Output every line below exactly.
········
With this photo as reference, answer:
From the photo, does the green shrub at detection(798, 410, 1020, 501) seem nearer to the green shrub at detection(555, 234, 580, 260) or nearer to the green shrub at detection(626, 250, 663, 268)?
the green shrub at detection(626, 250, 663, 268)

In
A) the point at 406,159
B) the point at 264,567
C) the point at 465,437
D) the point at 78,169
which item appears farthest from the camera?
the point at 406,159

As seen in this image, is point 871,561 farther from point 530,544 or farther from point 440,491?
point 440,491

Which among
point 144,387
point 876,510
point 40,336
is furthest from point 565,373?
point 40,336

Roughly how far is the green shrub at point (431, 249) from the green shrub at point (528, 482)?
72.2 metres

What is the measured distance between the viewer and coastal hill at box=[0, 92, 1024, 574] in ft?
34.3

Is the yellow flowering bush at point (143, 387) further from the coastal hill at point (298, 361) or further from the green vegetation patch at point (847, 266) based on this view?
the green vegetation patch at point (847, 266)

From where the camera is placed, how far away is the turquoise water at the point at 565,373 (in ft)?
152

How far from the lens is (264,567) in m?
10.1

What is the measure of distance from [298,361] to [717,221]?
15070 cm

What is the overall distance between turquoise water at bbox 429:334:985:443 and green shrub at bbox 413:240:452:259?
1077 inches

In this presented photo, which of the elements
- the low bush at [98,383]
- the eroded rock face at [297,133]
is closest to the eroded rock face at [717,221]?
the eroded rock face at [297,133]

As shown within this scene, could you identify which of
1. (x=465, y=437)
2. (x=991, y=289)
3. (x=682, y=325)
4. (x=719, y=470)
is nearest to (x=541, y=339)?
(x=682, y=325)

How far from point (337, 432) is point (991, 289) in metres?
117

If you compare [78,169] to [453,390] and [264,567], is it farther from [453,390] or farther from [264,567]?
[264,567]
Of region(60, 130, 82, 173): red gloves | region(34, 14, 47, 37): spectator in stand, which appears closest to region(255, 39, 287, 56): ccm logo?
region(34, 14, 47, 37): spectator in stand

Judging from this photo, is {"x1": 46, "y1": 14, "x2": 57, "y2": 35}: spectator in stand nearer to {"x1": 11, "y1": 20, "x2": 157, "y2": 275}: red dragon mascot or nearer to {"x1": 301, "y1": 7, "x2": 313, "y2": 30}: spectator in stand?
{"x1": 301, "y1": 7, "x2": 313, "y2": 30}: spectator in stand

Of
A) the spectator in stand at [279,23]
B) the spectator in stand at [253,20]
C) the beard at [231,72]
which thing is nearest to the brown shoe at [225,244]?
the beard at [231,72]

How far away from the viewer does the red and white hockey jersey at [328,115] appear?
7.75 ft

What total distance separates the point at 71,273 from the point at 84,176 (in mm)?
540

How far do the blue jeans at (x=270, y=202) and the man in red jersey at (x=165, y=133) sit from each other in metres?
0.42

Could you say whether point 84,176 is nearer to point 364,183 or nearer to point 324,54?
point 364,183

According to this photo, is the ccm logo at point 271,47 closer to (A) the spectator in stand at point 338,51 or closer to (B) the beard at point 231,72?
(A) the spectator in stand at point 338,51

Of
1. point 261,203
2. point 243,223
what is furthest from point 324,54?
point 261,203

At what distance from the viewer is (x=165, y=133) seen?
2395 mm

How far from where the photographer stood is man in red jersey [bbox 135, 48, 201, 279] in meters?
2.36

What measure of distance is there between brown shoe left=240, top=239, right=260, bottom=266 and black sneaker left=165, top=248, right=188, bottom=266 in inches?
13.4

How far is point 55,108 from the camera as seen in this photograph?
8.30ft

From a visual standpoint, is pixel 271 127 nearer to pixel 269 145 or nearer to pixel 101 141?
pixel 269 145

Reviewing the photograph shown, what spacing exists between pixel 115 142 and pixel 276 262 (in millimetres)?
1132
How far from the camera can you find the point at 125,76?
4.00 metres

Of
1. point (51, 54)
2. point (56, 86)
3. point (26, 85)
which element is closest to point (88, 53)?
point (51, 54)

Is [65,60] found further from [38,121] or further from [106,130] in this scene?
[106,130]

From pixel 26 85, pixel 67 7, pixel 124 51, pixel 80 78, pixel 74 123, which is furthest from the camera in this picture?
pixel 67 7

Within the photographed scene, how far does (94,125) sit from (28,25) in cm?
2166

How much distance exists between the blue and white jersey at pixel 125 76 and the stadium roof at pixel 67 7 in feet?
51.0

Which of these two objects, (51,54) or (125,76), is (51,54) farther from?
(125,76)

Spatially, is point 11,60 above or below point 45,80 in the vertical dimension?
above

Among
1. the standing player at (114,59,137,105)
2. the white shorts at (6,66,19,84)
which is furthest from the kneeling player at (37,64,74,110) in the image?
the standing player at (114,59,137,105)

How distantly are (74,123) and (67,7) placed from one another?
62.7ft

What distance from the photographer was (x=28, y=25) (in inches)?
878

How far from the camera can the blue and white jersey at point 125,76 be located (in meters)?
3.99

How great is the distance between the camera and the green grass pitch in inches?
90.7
········
_Exercise solution_
With this photo as reference, answer:
From the photo, does the green shrub at detection(798, 410, 1020, 501) seem nearer to the green shrub at detection(555, 234, 580, 260) or nearer to the green shrub at detection(626, 250, 663, 268)?
the green shrub at detection(626, 250, 663, 268)

In
A) the point at 406,159
B) the point at 264,567
C) the point at 465,437
D) the point at 78,169
which item appears farthest from the camera?
the point at 406,159

As seen in this image, is point 871,561 farther from point 530,544 or farther from point 440,491?
point 440,491

Which among
point 144,387
point 876,510
point 40,336
is furthest from point 565,373?
point 40,336

Roughly how far is the green shrub at point (431, 249) from the green shrub at point (528, 482)?
72.2 metres

What is the measured distance between the viewer and coastal hill at box=[0, 92, 1024, 574] in ft?
34.3

Is the yellow flowering bush at point (143, 387) further from the coastal hill at point (298, 361) or further from the green vegetation patch at point (847, 266) based on this view?
the green vegetation patch at point (847, 266)

From where the camera is placed, how far away is the turquoise water at the point at 565,373 (in ft)?
152

How far from the lens is (264,567) in m?
10.1

What is the measure of distance from [298,361] to [717,221]?
15070 cm

What is the overall distance between turquoise water at bbox 429:334:985:443 and green shrub at bbox 413:240:452:259?
1077 inches

In this presented photo, which of the elements
- the low bush at [98,383]
- the eroded rock face at [297,133]
is closest to the eroded rock face at [717,221]?
the eroded rock face at [297,133]

As shown within this scene, could you identify which of
1. (x=465, y=437)
2. (x=991, y=289)
3. (x=682, y=325)
4. (x=719, y=470)
is nearest to (x=541, y=339)?
(x=682, y=325)

How far from point (337, 432) is point (991, 289) in metres?
117

If you compare [78,169] to [453,390] and [264,567], is it farther from [453,390] or farther from [264,567]?
[264,567]
Of region(60, 130, 82, 173): red gloves | region(34, 14, 47, 37): spectator in stand, which appears closest to region(255, 39, 287, 56): ccm logo?
region(34, 14, 47, 37): spectator in stand

Judging from this photo, is {"x1": 46, "y1": 14, "x2": 57, "y2": 35}: spectator in stand nearer to {"x1": 11, "y1": 20, "x2": 157, "y2": 275}: red dragon mascot or nearer to {"x1": 301, "y1": 7, "x2": 313, "y2": 30}: spectator in stand?
{"x1": 301, "y1": 7, "x2": 313, "y2": 30}: spectator in stand

Of
A) the spectator in stand at [279,23]
B) the spectator in stand at [253,20]
C) the beard at [231,72]
which thing is nearest to the brown shoe at [225,244]?
the beard at [231,72]

How far away from the viewer does the red and white hockey jersey at [328,115] appear?
7.75 ft

What total distance separates the point at 71,273 from the point at 84,176 (in mm)?
540

How far do the blue jeans at (x=270, y=202) and the man in red jersey at (x=165, y=133) sit from each other in metres?
0.42

Could you say whether point 84,176 is nearer to point 364,183 or nearer to point 324,54?
point 364,183

According to this photo, is the ccm logo at point 271,47 closer to (A) the spectator in stand at point 338,51 or closer to (B) the beard at point 231,72?
(A) the spectator in stand at point 338,51

Of
1. point 261,203
2. point 243,223
what is furthest from point 324,54?
point 261,203

At what distance from the viewer is (x=165, y=133) seen?
2395 mm

How far from where the photographer stood is man in red jersey [bbox 135, 48, 201, 279] in meters?
2.36

What measure of distance is there between brown shoe left=240, top=239, right=260, bottom=266 and black sneaker left=165, top=248, right=188, bottom=266 in inches?
13.4

How far is point 55,108 from the camera as seen in this photograph?
8.30ft

From a visual standpoint, is pixel 271 127 nearer to pixel 269 145 or nearer to pixel 101 141?
pixel 269 145

Reviewing the photograph shown, what spacing exists between pixel 115 142 and pixel 276 262 (in millimetres)?
1132
How far from the camera can you find the point at 125,76?
4.00 metres

Of
1. point (51, 54)
2. point (56, 86)
3. point (26, 85)
which element is closest to point (88, 53)?
point (51, 54)

Is [65,60] found further from [38,121] or further from [106,130] in this scene?
[106,130]

From pixel 26 85, pixel 67 7, pixel 124 51, pixel 80 78, pixel 74 123, which is furthest from the camera in this picture?
pixel 67 7

Within the photographed scene, how far does (94,125) sit from (28,25) in cm?
2166

How much distance exists between the blue and white jersey at pixel 125 76 and the stadium roof at pixel 67 7 in feet?
51.0

Which of these two objects, (51,54) or (125,76), is (51,54) farther from?
(125,76)

Spatially, is point 11,60 above or below point 45,80 in the vertical dimension?
above

Among
1. the standing player at (114,59,137,105)
2. the white shorts at (6,66,19,84)
which is furthest from the kneeling player at (37,64,74,110) in the image?
the standing player at (114,59,137,105)

How distantly are (74,123) and (67,7) placed from one another?
62.7ft

What distance from the photographer was (x=28, y=25) (in inches)?
878

How far from the camera can the blue and white jersey at point 125,76 be located (in meters)?
3.99

How great is the distance between the camera and the green grass pitch in inches?
90.7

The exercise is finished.